Passage shown:
+ + + +

It's been another hard week. I have fallen behind in my reading, and this fact reminds me that I have been allowing life's temporal issues to crowd out that which is the foundation of my life. Without repairing the foundation, how can I hope to persist? Time to get serious again.
So, I am writing in arrears, a bit. This NT discussion is from the 3/18/10 reading, Luke 3:8.
"Prove by the way you live that you have really turned from your sins and turned to God."
This is a quote concerning the teaching of John the Baptist. John goes on to say that the people of Israel should not just say they are saved because they are descendents of Abraham. In effect, John is saying that actions speak louder than words. It is by our acts that we are judged, and our salvation is therefore not assured simply because we belong to a certain genetic offshoot. Our actions are in our control, and how we control those actions affects our salvation.
This has personal ramifications in my life currently. I have finally decided to get baptized. I had held off on baptism for a long time, even though I believe in Jesus, and profess to be a Christian. I grew up in Nashville, surrounded by these odd people I knew as Christians, and often seeing very un-Christ like behavior relative to the church. All my life, I met "legalists" who behaved any way they wanted because they were "saved." I started going to a church where the pastor worshipped the non-legalism of Christ's teachings, partly because legalism breeds sectarianism, excluding people from the community of faith. As he was a non-legalist, I had a hard time reconciling the legalistic point of view of the church that one had to be baptized in order to be saved. If I wanted to discuss the wonderful non-legalism of Christ with others, as a way of bringing them to God, would I appear to be a hypocrite by teaching non-legalism, yet having done something as legalistic as baptism was described to me?
So, I felt baptized in my heart and did not want to pursue the legalistic sacrement of physical water baptism, as a way of pursuing a non-legalistic faith for myself. Following Christ has definitely changed me as a person. Praying, reading, eschewing temporal things in favor of spiritual realities, have all changed me from the horrid person I was. It has taken me a long time to consider water baptism, but now it is starting to feel right, because it will be an expression of faith rather than a response to a legalistic recipe on "how to be the right kind of Christian."

+ + + +

Set of tasks:
1 > In the passage shown, which verse does the New Testament discussion come from?
2 > Explain why the writer of the passage shown had long held off on baptism and why it now feels right.

Stored items from a collection:
+ + + +

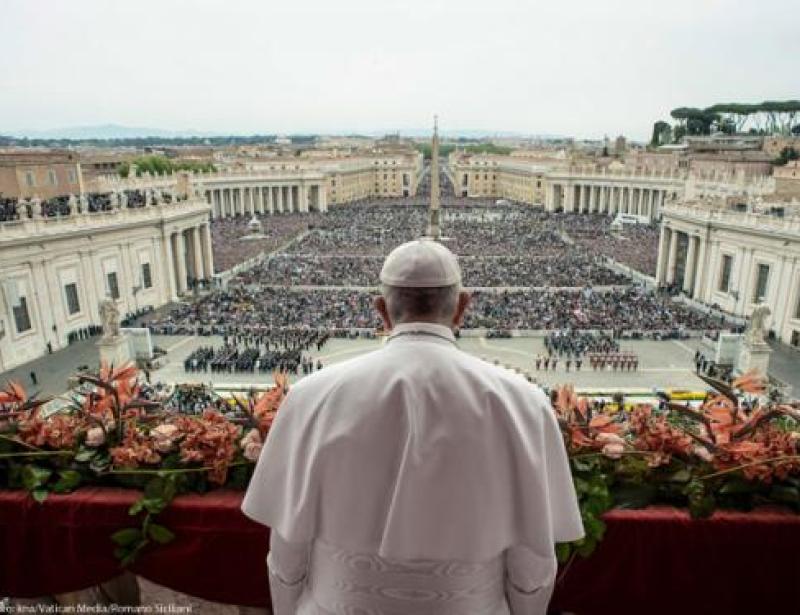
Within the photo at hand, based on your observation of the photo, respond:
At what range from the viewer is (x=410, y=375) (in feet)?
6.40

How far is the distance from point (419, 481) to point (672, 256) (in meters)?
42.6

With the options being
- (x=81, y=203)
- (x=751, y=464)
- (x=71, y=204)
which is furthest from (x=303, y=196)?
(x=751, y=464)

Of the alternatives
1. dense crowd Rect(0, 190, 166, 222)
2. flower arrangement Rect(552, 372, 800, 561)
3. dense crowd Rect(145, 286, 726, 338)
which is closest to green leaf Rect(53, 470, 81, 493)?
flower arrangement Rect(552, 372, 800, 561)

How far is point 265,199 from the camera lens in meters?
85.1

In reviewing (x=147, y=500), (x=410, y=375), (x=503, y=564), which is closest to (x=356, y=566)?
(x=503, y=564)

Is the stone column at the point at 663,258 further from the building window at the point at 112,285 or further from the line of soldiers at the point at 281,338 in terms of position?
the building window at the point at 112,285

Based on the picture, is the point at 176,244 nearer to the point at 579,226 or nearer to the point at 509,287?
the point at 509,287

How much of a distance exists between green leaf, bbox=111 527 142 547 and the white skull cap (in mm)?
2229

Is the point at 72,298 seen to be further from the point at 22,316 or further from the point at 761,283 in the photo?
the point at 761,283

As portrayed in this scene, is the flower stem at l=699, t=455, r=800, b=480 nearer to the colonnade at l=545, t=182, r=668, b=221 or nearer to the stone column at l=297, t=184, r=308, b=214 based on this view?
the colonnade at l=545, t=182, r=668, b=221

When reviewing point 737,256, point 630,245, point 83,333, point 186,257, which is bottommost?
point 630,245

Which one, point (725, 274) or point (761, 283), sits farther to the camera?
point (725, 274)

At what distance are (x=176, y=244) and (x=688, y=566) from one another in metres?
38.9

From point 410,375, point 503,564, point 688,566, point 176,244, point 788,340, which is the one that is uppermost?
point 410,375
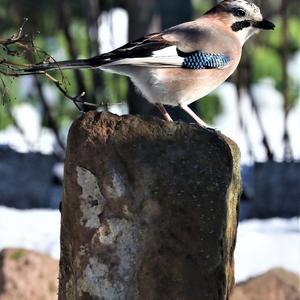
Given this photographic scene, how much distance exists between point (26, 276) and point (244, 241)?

+ + + +

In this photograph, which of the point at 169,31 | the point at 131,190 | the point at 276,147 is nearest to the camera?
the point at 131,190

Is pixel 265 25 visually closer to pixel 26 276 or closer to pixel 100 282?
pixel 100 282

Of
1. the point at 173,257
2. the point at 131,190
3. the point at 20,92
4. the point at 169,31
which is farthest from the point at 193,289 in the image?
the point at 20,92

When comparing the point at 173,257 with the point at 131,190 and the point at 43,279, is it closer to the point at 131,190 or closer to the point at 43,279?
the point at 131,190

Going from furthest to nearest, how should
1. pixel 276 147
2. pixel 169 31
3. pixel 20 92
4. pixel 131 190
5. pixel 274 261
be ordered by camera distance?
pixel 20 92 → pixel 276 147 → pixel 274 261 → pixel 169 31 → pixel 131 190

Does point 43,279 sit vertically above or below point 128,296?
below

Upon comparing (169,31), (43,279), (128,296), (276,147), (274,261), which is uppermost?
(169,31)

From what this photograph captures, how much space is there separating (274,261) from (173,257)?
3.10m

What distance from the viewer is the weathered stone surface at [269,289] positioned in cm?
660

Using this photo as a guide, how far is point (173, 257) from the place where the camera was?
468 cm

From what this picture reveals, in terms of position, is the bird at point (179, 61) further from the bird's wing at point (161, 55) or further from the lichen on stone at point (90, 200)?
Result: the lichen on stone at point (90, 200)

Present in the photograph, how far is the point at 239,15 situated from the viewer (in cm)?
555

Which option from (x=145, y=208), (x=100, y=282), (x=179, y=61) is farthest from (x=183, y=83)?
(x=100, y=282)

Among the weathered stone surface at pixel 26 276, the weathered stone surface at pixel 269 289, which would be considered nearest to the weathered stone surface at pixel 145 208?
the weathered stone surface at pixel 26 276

+ + + +

Answers to the exercises:
1 > It comes from Luke 3:8, part of the 3/18/10 reading.

2 > The writer followed a pastor who valued the non-legalism of Christ's teachings and had trouble accepting the church's legalistic view that baptism was required for salvation. Teaching non-legalism after undergoing a rite described as legalistic might have looked hypocritical. Baptism now feels right because it will be an expression of faith rather than a response to a legalistic recipe.